Jobs will drop in surprising sectors like trucking, farming and manufacturing.

A major tariff from the United States would almost certainly be met in kind by trade restrictions from Mexico, and that would mean job losses across plenty of industries.

Notable results would include farmers, truckers and factory workers.

"If you've ever gone to the U.S./Mexico border, you'll just see trucks lined up on both sides. There's a whole industry to get products back and forth across the border," said Jason Marczak, director for the Latin America Economic Growth Initiative with The Atlantic Council. "We don't just trade with Mexico like we trade with other countries. We actually work together with Mexico to manufacture products."

A trade war between these countries would dry up that trucking industry, maybe to be replaced by shipping sectors from whatever other countries manufacturers relocate to.

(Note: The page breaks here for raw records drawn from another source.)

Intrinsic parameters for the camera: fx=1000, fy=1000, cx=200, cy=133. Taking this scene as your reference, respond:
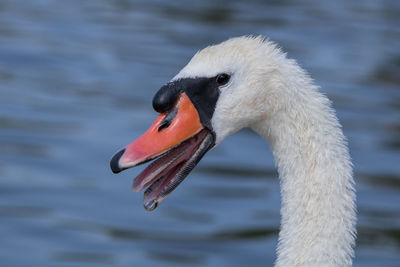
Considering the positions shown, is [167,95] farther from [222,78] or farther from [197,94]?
[222,78]

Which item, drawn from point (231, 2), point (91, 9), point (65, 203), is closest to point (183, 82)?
point (65, 203)

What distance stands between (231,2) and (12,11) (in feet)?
15.9

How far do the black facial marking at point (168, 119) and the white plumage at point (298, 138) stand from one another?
0.21m

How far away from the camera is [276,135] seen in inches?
192

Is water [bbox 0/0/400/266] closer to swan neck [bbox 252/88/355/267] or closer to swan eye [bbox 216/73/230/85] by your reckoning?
swan neck [bbox 252/88/355/267]

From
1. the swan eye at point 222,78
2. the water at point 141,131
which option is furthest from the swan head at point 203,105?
the water at point 141,131

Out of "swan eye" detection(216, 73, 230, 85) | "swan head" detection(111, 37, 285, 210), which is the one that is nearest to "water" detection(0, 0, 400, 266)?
"swan head" detection(111, 37, 285, 210)

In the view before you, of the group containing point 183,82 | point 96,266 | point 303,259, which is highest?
point 96,266

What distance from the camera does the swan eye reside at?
4.80 m

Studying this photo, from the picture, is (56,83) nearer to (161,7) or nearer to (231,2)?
(161,7)

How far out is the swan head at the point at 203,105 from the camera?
A: 15.6 ft

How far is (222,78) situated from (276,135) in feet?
1.26

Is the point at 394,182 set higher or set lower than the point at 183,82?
higher

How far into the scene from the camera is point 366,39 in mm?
17328
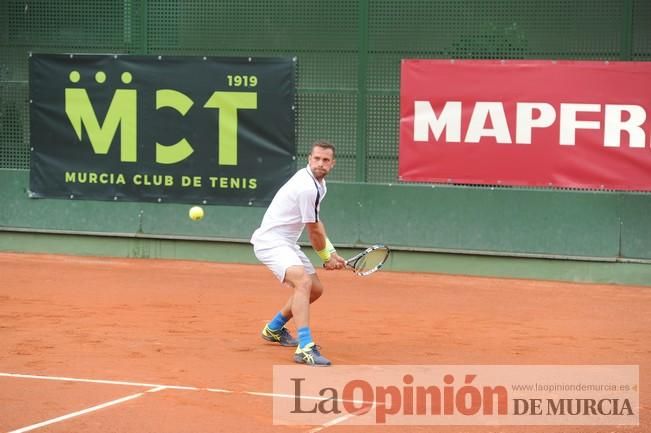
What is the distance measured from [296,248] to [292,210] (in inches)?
14.3

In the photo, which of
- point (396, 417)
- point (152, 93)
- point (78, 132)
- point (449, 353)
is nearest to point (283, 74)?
point (152, 93)

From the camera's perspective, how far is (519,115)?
14.1 m

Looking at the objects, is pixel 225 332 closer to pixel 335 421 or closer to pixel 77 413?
pixel 77 413

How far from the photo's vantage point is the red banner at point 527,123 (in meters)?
13.7

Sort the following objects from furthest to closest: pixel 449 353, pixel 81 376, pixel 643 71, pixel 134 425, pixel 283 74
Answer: pixel 283 74, pixel 643 71, pixel 449 353, pixel 81 376, pixel 134 425

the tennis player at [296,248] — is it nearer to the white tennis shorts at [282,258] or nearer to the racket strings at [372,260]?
the white tennis shorts at [282,258]

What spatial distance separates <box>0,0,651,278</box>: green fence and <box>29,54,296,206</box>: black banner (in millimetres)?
213

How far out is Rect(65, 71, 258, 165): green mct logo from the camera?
1516 cm

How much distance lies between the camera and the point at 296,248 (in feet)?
31.5

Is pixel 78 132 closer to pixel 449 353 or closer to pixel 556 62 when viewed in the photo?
pixel 556 62

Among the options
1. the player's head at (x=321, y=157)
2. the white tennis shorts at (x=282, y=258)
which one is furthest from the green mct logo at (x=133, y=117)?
the player's head at (x=321, y=157)

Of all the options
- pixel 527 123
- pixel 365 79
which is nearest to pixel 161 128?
pixel 365 79

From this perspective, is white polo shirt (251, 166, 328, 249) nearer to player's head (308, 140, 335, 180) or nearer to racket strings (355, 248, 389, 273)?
player's head (308, 140, 335, 180)

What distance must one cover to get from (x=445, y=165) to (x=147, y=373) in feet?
22.2
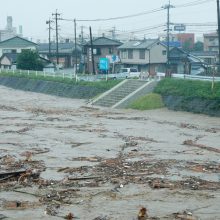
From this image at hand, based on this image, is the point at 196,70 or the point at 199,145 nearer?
the point at 199,145

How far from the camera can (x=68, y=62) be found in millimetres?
73000

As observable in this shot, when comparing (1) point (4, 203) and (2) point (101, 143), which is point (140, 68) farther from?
(1) point (4, 203)

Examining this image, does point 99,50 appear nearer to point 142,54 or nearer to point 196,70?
point 142,54

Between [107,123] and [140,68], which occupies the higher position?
[140,68]

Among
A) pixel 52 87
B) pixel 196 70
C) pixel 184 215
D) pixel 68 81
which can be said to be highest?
pixel 196 70

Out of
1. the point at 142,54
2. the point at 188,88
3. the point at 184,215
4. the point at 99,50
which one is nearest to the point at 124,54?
the point at 142,54

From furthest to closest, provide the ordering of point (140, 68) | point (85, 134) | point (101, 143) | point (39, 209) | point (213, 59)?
point (213, 59), point (140, 68), point (85, 134), point (101, 143), point (39, 209)

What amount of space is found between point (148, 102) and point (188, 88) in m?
2.87

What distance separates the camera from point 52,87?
46812 millimetres

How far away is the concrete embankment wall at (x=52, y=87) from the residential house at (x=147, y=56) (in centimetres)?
1212

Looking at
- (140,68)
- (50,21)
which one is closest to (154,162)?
(140,68)

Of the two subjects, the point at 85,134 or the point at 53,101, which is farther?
the point at 53,101

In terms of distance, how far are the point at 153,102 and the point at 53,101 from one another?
10146 mm

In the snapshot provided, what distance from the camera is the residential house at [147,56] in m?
54.7
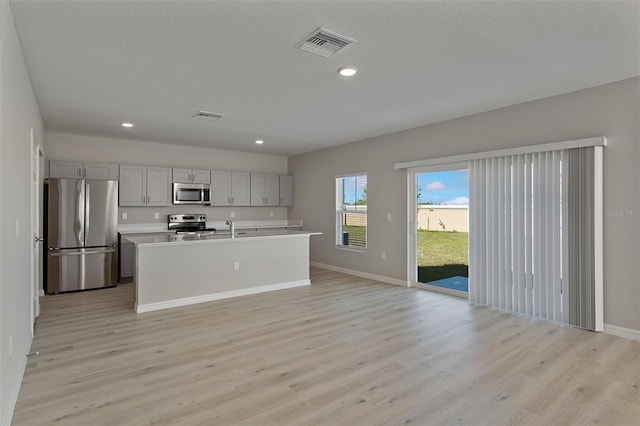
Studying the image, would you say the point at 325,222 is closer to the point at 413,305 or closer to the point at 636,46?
the point at 413,305

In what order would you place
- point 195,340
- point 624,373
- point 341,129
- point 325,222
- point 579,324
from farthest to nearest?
1. point 325,222
2. point 341,129
3. point 579,324
4. point 195,340
5. point 624,373

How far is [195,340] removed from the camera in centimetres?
347

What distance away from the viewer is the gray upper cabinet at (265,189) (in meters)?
7.88

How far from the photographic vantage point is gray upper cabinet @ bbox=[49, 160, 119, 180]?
18.6ft

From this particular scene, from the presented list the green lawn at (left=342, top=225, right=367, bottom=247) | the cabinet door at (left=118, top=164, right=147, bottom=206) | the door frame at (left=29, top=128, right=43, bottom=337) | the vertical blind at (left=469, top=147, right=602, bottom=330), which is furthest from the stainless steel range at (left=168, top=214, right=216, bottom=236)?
the vertical blind at (left=469, top=147, right=602, bottom=330)

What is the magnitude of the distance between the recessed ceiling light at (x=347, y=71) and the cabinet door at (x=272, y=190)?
4921 mm

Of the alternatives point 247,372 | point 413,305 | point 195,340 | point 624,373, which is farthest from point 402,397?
point 413,305

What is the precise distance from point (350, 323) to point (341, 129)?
3.12 meters

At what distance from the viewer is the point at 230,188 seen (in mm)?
7523

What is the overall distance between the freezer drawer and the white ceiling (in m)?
2.00

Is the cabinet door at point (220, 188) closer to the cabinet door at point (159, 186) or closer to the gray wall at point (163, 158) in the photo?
the gray wall at point (163, 158)

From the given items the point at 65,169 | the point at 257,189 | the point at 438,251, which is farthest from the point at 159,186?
the point at 438,251

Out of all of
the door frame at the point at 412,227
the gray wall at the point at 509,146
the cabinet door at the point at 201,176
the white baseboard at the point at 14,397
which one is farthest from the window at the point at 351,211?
the white baseboard at the point at 14,397

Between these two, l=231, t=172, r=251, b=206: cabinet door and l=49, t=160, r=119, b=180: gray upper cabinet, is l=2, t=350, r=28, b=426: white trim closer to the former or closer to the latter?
l=49, t=160, r=119, b=180: gray upper cabinet
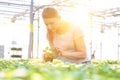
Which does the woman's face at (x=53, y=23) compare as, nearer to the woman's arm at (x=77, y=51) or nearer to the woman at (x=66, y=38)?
the woman at (x=66, y=38)

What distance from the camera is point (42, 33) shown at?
71.8 feet

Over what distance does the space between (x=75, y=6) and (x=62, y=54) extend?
13.6 m

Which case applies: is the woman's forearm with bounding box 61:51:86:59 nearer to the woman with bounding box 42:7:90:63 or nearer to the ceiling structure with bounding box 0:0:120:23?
the woman with bounding box 42:7:90:63

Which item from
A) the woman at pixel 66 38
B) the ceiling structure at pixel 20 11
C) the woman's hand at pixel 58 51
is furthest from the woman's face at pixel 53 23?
the ceiling structure at pixel 20 11

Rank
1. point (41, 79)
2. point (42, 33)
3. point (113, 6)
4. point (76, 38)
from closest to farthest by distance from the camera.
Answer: point (41, 79) → point (76, 38) → point (113, 6) → point (42, 33)

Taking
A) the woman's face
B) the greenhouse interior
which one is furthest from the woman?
the greenhouse interior

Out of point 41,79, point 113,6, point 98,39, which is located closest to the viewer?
point 41,79

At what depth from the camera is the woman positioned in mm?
3570

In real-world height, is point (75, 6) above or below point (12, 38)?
above

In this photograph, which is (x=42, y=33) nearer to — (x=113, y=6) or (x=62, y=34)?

As for the rest, Mexico is America's second largest customer, buying over $236 billion worth of goods per year. The three leading exports are machinery, electrical machinery and cars.

All of those factories across the Midwest? They sell a lot of finished products to Mexico.

Meanwhile for the farmers, Mexico is their third largest export market in the world. Chicken and dairy farmers in particular would feel the pinch, since Mexico buys one-quarter of all U.S. poultry exports and is the number one customer for U.S. cheese.

About five million will be jobs lost, and inequality will  worsen.

"U.S./Mexican trade is fundamental to the underpinnings of the U.S. economy," Marczak said. "There are millions of Americans who probably don't even realize that their jobs depend on trade with Mexico."

"Five million Americans would be out of work without U.S./Mexican trade," he predicted.

Raising a major tariff on Mexican goods would function as a de facto sales tax on countless goods, raising prices just a little bit on a lot of things. This would suck demand out of the economy across the board, leeching dollars out of every consumer product.

Any major slowdown in demand generally comes with consequent job loss. It would also make inequality worse, as these price hikes would hurt low income people the worst. The goods most likely affected would sit on the retail shelf.

"When basic goods like that become more expensive," Marczak said, "it's somewhat of a regressive tax that affects the lower middle class more so than it does the middle and upper classes. We have been able to thrive as an economy partly because the consumer class in this country has so much more access to goods than they would have otherwise."

Vacations will get more expensive.

There's not a whole lot to say here. Mexico City is the world's 16th busiest airport and a major hub. A lot of Americans looking to see South America have to stop through there.

A trade war between America and Mexico would probably hit that too.

There's much to be said about the role of NAFTA and whether it needs changes. (Indeed, most economists agree that after two decades the trade deal at bare minimum needs to be updated.) However a flat tariff introduced by fiat would almost certainly spark a trade war, which would be difficult to quantify since a trade war with Mexico would touch almost every industry.

The result is that Trump's tariff would make most goods at least a little bit more expensive. Even the products that don't touch Mexico would likely creep up just a little bit as the entire consumer marketplace adjusts upwards to a new set of price points.

And there's no reason to believe that jobs would move back to the United States. Even if companies respond to the tariff by pulling jobs out of Mexico (a big if), most of the rest of the world is cheaper than America.

It would take a tariff against the entire planet, and a huge one, to offset the expense that comes with having a wealthy, successful economy.

And that's even before we talk about this ugly and cruel attempt to wall people out just for wanting a better life.